##### Supplied text

Echo chamber ;-) https://github.com/datalad/datalad/issues/1193

mih avatar Jun 01 '19 07:06 mih

As for the need for the command - yes. But original issue was for use case to move files between datasets.

yarikoptic avatar Jun 01 '19 13:06 yarikoptic

FWIW -- remains pertinent in 2021

lena:/tmp
$> p=/tmp/testds; rm -rf $p; datalad create $p; cd $p; datalad create -d . subm1 && datalad save && git mv subm1 subm1-moved && datalad create -d . subm1    
[INFO   ] Creating a new annex repo at /tmp/testds 
create(ok): /tmp/testds (dataset)
[INFO   ] Creating a new annex repo at /tmp/testds/subm1 
add(ok): subm1 (file)                                                                                                                                                                
add(ok): .gitmodules (file)                                                                                                                                                          
save(ok): . (dataset)
create(ok): subm1 (dataset)
action summary:
  add (ok: 2)
  create (ok: 1)

##########
##### Data excerpts

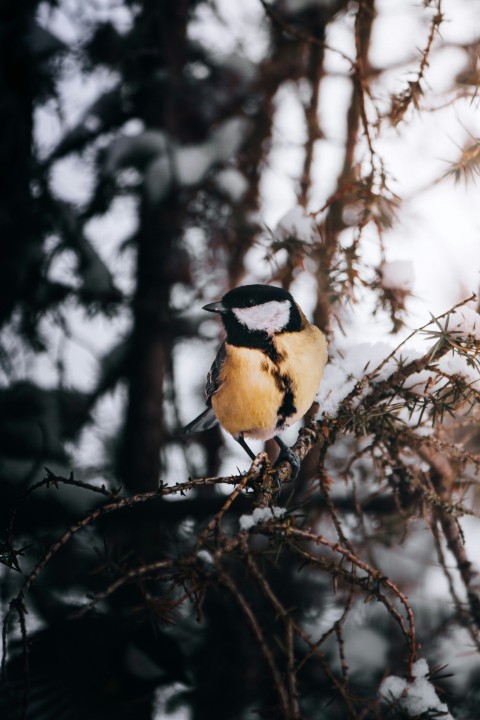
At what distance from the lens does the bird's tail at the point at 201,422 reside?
791 mm

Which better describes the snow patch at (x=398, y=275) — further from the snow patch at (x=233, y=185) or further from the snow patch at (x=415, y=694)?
the snow patch at (x=233, y=185)

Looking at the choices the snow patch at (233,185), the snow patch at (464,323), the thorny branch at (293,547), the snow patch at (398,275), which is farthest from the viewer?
the snow patch at (233,185)

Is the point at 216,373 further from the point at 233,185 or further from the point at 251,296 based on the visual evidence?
the point at 233,185

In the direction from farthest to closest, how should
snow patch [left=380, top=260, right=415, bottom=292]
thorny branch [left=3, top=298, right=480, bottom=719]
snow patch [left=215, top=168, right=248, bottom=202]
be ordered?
snow patch [left=215, top=168, right=248, bottom=202], snow patch [left=380, top=260, right=415, bottom=292], thorny branch [left=3, top=298, right=480, bottom=719]

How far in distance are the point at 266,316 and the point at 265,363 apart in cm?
6

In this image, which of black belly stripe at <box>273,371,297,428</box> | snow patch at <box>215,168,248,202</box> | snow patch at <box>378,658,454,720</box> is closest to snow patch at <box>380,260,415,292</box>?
black belly stripe at <box>273,371,297,428</box>

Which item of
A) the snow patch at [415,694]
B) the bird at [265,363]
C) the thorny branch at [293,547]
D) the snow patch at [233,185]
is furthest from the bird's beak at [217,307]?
the snow patch at [233,185]

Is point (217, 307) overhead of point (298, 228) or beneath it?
beneath

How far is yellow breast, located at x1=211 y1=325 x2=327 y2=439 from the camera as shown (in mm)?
646

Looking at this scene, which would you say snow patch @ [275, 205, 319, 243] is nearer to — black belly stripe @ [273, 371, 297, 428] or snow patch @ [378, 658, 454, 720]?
black belly stripe @ [273, 371, 297, 428]

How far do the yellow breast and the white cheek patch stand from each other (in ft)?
0.05

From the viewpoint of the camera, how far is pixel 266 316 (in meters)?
0.67

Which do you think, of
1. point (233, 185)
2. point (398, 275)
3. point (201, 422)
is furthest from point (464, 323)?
point (233, 185)

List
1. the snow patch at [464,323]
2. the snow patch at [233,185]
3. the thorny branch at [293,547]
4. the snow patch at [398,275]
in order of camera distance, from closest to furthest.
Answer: the thorny branch at [293,547] < the snow patch at [464,323] < the snow patch at [398,275] < the snow patch at [233,185]
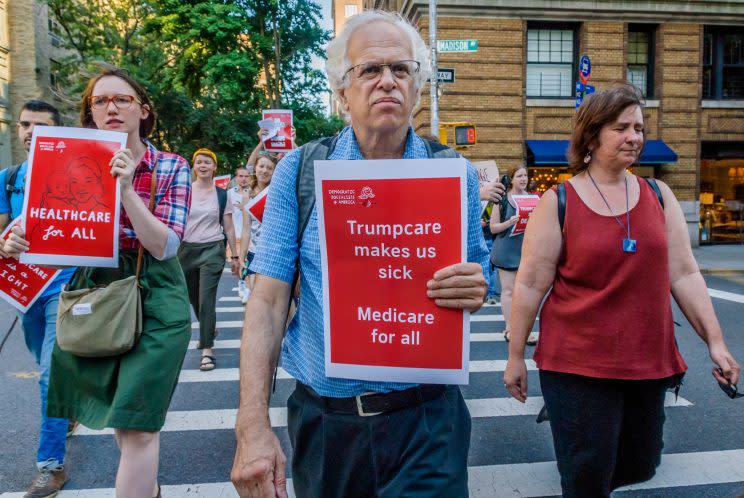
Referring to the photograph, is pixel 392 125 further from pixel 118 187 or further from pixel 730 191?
pixel 730 191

##########

:: Exercise task ::
Continue the datalad issue thread from the point where it stops. This material is not required for what comes next.

:: Response for this exercise ::
  save (ok: 1)
create(error): subm1 (dataset) [collision with /tmp/testds/subm1 (dataset) in dataset /tmp/testds]                                                                                   

$> datalad --version
datalad 0.15.3

yarikoptic avatar Nov 02 '21 01:11 yarikoptic

and in 2023 too:

(fdm-werkstatt) adina@muninn in /tmp
❱ p=/tmp/testds; rm -rf $p; datalad create $p; cd $p; datalad create -d . subm1 && datalad save && git mv subm1 subm1-moved && datalad create -d . subm1
[WARNING] Requested extension 'next' is not available 
create(ok): /tmp/testds (dataset)
[WARNING] Requested extension 'next' is not available 
add(ok): subm1 (dataset)                                                        
add(ok): .gitmodules (file)                                                     
save(ok): . (dataset)                                                           
create(ok): subm1 (dataset)                                                     
action summary:
  add (ok: 2)
  create (ok: 1)
  save (ok: 1)
[WARNING] Requested extension 'next' is not available 
[WARNING] Requested extension 'next' is not available                           
create(error): subm1 (dataset) [collision with /tmp/testds/subm1 (dataset) in dataset /tmp/testds]
(fdm-werkstatt) adina@muninn in /tmp/testds on git:master+
❱ datalad --version                                                         1 !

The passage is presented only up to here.